- **Task input**
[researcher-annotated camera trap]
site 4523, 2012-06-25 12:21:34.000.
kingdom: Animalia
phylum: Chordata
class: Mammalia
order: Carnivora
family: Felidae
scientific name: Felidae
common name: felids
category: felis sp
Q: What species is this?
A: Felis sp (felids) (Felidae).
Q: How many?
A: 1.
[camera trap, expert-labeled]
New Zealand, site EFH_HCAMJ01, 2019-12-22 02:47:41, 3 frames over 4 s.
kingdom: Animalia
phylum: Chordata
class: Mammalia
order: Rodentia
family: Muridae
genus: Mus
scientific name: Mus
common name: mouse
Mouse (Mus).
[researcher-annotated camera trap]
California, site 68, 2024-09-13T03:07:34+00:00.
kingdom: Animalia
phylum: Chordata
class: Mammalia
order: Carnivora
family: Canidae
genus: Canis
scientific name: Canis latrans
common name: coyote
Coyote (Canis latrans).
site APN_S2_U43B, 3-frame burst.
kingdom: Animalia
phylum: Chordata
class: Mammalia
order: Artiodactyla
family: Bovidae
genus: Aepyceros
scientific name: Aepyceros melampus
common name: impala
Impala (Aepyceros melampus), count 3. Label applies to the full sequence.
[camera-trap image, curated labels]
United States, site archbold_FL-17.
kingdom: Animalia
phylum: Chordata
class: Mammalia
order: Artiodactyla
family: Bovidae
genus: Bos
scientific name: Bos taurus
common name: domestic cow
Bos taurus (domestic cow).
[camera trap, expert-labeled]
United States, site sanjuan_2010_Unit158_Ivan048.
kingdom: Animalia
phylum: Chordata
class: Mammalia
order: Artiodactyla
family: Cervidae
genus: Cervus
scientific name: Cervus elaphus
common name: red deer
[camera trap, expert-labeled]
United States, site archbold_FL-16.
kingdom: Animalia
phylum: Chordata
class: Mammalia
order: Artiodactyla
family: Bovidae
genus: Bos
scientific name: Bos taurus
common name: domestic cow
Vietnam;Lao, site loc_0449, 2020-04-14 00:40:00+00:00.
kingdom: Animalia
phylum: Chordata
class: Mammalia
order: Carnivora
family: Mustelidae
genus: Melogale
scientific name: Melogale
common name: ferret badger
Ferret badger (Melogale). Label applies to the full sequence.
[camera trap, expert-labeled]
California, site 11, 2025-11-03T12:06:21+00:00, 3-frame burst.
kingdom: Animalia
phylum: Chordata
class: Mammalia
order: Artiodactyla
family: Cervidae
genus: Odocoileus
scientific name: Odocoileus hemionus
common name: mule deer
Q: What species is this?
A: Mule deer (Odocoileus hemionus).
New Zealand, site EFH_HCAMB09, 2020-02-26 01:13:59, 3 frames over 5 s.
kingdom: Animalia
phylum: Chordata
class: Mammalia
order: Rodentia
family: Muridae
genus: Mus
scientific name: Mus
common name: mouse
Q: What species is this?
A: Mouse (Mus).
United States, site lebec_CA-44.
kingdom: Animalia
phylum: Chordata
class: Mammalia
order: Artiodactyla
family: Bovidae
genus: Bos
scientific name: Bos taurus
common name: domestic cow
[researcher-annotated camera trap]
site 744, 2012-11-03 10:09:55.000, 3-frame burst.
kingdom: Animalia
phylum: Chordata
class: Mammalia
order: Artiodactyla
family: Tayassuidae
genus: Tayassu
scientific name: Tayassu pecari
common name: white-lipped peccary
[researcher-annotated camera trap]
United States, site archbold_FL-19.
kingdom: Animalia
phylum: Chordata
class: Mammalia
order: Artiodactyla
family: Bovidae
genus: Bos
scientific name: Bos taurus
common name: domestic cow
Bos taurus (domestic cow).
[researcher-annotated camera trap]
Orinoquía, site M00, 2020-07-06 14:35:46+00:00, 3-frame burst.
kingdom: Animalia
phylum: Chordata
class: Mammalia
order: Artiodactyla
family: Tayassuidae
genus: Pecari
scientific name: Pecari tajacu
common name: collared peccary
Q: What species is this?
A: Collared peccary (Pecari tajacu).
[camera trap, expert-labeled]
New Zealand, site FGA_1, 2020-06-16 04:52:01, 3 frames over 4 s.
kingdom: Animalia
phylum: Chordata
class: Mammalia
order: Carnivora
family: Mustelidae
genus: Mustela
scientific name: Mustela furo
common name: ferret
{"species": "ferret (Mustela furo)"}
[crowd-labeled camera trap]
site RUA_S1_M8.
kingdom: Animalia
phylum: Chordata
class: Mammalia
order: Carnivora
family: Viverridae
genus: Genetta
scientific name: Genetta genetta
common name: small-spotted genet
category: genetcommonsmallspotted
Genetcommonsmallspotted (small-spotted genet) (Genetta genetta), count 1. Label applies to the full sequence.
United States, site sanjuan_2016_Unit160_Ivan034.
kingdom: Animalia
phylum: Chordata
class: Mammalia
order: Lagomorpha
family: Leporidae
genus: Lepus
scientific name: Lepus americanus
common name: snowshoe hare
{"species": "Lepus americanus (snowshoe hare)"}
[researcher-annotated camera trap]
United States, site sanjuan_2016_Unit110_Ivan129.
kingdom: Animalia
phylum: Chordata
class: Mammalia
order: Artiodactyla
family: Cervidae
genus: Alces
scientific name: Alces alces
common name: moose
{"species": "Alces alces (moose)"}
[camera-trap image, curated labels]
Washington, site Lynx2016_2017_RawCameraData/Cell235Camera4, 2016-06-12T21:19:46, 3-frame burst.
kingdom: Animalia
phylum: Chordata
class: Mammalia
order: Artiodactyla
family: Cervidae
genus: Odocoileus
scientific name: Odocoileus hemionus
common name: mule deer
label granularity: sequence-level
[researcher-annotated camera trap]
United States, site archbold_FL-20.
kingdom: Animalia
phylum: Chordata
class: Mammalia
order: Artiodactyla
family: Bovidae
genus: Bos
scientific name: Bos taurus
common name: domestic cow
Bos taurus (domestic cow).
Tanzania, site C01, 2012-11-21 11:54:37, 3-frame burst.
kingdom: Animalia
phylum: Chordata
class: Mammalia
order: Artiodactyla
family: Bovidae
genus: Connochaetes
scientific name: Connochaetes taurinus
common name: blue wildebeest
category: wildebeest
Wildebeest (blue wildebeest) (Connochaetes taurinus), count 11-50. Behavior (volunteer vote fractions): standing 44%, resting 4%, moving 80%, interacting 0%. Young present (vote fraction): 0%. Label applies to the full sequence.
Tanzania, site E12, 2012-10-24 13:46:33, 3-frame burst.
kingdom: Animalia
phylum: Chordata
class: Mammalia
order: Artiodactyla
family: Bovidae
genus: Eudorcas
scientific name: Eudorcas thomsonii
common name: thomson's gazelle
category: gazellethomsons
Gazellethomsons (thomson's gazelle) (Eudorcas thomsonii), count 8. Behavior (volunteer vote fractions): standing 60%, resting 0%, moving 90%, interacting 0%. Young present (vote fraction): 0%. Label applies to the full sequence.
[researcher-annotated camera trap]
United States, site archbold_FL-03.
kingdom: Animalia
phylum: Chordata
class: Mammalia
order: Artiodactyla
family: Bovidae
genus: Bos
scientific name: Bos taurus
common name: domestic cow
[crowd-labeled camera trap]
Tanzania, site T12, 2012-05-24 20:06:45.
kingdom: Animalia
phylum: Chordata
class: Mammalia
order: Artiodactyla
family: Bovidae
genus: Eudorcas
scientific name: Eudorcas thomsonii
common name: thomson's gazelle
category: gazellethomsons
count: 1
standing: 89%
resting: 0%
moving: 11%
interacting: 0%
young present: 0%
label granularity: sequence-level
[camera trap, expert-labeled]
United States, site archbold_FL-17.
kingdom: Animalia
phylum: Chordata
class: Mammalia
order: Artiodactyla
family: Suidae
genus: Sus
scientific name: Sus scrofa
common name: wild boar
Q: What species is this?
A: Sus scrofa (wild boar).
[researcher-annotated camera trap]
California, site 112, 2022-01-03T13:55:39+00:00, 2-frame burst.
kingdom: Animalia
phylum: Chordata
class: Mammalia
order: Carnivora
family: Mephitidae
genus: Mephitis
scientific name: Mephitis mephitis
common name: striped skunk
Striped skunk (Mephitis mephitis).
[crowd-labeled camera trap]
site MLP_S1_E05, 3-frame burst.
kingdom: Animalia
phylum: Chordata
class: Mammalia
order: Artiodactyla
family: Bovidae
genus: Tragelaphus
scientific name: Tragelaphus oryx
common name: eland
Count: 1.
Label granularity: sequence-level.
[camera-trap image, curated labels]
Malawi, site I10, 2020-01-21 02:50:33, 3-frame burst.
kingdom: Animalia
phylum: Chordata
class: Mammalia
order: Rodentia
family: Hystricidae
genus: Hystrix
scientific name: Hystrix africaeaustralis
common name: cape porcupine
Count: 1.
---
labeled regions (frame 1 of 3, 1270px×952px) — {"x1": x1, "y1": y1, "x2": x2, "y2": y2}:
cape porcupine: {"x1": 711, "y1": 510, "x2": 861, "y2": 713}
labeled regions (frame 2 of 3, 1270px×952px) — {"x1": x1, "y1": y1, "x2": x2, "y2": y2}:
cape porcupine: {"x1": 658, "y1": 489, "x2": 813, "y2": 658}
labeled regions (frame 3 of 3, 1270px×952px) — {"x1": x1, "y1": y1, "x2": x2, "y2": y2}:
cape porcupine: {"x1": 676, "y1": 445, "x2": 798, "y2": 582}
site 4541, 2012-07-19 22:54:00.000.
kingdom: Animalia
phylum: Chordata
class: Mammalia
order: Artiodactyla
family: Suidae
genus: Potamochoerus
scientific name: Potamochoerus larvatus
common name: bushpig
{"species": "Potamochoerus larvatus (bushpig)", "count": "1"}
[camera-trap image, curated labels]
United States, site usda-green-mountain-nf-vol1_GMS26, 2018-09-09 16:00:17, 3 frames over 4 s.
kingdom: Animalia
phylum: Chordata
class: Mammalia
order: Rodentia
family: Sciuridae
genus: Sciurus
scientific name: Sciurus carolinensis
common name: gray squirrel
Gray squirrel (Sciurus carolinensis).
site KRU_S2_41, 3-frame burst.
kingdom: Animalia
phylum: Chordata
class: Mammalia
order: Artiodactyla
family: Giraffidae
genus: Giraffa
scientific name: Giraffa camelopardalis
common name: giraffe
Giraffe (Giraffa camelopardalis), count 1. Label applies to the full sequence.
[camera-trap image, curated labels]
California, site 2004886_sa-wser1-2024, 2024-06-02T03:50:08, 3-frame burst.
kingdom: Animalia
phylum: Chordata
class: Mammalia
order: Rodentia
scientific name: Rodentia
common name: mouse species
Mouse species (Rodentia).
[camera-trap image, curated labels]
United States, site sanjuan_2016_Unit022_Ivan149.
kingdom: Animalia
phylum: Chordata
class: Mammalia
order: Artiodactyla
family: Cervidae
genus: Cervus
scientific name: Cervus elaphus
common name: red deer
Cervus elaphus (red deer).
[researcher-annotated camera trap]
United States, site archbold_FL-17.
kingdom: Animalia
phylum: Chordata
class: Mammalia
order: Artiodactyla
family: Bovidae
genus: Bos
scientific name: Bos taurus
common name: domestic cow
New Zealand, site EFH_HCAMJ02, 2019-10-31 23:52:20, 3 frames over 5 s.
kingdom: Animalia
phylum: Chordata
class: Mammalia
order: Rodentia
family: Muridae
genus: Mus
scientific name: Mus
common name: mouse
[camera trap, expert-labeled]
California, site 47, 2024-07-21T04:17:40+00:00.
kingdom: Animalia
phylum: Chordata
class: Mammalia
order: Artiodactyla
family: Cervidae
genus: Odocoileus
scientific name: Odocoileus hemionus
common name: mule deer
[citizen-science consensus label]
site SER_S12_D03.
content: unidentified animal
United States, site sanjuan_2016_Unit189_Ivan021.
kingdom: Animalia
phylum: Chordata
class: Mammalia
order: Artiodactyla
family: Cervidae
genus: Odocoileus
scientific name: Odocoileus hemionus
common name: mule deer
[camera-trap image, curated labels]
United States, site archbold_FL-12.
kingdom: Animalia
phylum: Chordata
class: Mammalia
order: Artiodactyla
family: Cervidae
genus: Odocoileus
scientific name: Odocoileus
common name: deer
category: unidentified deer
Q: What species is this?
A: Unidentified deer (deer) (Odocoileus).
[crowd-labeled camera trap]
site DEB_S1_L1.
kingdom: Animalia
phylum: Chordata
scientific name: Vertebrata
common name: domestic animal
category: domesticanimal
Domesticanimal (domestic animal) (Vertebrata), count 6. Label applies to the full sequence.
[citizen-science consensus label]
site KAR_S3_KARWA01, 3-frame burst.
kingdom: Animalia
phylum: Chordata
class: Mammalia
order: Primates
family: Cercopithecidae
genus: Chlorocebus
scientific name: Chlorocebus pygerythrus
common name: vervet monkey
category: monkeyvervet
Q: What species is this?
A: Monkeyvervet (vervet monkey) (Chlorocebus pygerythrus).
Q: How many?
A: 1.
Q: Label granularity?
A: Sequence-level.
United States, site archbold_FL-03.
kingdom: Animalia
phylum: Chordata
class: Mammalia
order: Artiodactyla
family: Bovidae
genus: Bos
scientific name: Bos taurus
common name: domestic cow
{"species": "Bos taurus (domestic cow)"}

- **What the exercise asks**
How many lines in the records hold the string "Potamochoerus"? Reply with the number only.

- **Answer box**
3